Resonant optical gating of suspended carbon nanotube transistor

TL;DR

This paper demonstrates a nanoscale transistor using a suspended carbon nanotube controlled by laser-induced radiation pressure, achieving significant conductivity changes and revealing defect states, with potential for scalable logic devices.

Contribution

It introduces a novel optical gating method for carbon nanotube transistors using laser radiation pressure and in-situ Raman spectroscopy, enabling nanoscale control of conductivity.

Findings

Conductivity of CNT changes by over five orders of magnitude.

Self-induced defect states are observed during operation.

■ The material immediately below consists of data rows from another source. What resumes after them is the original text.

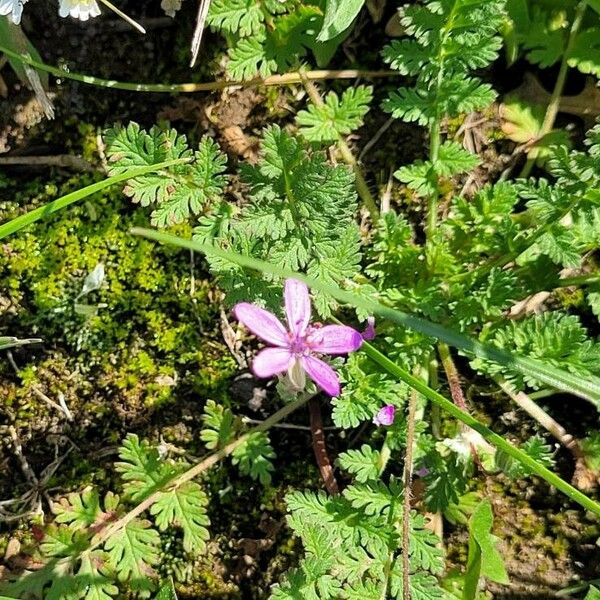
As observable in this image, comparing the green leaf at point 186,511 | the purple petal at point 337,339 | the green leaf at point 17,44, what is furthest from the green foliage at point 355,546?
the green leaf at point 17,44

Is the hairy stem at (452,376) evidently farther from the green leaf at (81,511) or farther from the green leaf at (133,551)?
Result: the green leaf at (81,511)

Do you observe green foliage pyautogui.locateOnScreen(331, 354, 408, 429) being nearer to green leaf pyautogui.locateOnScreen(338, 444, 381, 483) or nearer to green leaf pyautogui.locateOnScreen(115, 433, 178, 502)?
green leaf pyautogui.locateOnScreen(338, 444, 381, 483)

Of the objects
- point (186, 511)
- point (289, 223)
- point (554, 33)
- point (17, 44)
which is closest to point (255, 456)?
point (186, 511)

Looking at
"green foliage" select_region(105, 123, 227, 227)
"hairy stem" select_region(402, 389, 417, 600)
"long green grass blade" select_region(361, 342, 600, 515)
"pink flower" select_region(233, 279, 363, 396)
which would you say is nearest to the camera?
"long green grass blade" select_region(361, 342, 600, 515)

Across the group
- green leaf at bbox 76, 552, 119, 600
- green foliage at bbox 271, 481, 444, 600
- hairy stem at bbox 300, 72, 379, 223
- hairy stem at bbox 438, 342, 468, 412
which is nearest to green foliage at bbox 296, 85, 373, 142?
hairy stem at bbox 300, 72, 379, 223

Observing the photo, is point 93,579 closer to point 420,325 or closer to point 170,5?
point 420,325

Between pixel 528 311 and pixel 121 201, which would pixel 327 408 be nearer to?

The device structure is less than 10 nm in size and scalable.

Abstract

Building smaller transistors with enhanced functionality is critical in extending the limits of Moores law and meeting the demands of the electronics industry. Here we demonstrate transistor operation in a suspended single carbon nanotube (CNT) using feedback-enabled radiation pressure of a near-field focused laser that enabled significant changes in conductivity of the CNT. Further, using in-situ tip-enhanced Raman spectroscopy, we show that the change in conductivity of over five orders in magnitude is accompanied by self-induced defect states within the CNT. The entire structure is less than 10 nm in dimension and shows promise of scalability. This is a novel method for achieving logic operations at the nanoscale.